La animación del embrión en la biología tomista
Este podría ser el título de todo un libro y estamos escribiendo apenas un artículo en una revista de divulgación, pero algo diremos. Al moralista y al teólogo les interesa enormemente precisar el momento en que el hombre recibe el alma espiritual y el instante en que la pierde. Pero determinar con precisión el instante de la concepción de un organismo vivo, con sus diferentes etapas, así como el instante de su muerte, no le pertenece propiamente al moralista ni a lo que se entiende comúnmente por un teólogo, sino al biólogo.
Y hoy que la moderna biología ha hecho progresos tan maravillosos, pareciera que la “Suma Teológica” de Santo Tomás de Aquino ya no tiene más qué decirnos. Mas no es ciertamente así.
La ciencia moderna perdió hace mucho tiempo la sabiduría, pues desconfió de la inteligencia y se apegó a la observación y a la medida. De allí que sus progresos se han visto reducidos al orden puramente corpóreo y material, que es sensible y cuantificable, perdiendo de vista toda realidad que se eleve sobre este horizonte, pues ya no sabe ver con la mente.

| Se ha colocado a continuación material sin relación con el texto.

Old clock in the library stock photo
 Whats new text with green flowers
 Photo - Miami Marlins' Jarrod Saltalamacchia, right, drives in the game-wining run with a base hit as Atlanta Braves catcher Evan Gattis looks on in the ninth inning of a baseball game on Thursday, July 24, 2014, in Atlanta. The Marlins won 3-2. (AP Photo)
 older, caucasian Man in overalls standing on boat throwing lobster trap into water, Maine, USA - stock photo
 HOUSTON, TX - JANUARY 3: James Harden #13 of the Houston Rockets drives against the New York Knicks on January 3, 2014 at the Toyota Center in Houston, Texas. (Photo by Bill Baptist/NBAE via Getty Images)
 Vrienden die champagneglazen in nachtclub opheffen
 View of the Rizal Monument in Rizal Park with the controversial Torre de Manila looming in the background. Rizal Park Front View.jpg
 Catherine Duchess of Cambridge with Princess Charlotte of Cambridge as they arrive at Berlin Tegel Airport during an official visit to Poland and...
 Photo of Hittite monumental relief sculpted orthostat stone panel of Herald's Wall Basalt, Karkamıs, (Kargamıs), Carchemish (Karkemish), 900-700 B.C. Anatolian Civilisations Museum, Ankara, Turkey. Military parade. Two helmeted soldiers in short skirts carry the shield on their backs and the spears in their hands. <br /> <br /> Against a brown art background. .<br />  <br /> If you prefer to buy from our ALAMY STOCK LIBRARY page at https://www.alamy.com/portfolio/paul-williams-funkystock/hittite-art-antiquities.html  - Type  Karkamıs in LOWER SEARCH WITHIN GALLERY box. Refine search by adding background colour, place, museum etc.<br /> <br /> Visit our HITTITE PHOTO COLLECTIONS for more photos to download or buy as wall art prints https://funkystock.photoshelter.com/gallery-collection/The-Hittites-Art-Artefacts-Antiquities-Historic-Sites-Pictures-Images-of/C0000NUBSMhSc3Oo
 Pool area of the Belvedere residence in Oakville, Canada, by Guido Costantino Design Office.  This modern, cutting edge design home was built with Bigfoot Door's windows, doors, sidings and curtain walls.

Perdió la capacidad de percibir, entonces, no sólo la realidad del alma espiritual, propia del hombre, sino también la de los principios animadores de los organismo vivos ‒el alma animal y vegetal‒ que, aunque dependen en su existencia de la organización material ‒a la que podríamos denominar físico-química‒, sin embargo, no sólo no se reducen a ella sino que, justamente, la organizan y gobiernan. Esta carencia no acarrea tantos problemas para la física, pero es una catástrofe en la biología.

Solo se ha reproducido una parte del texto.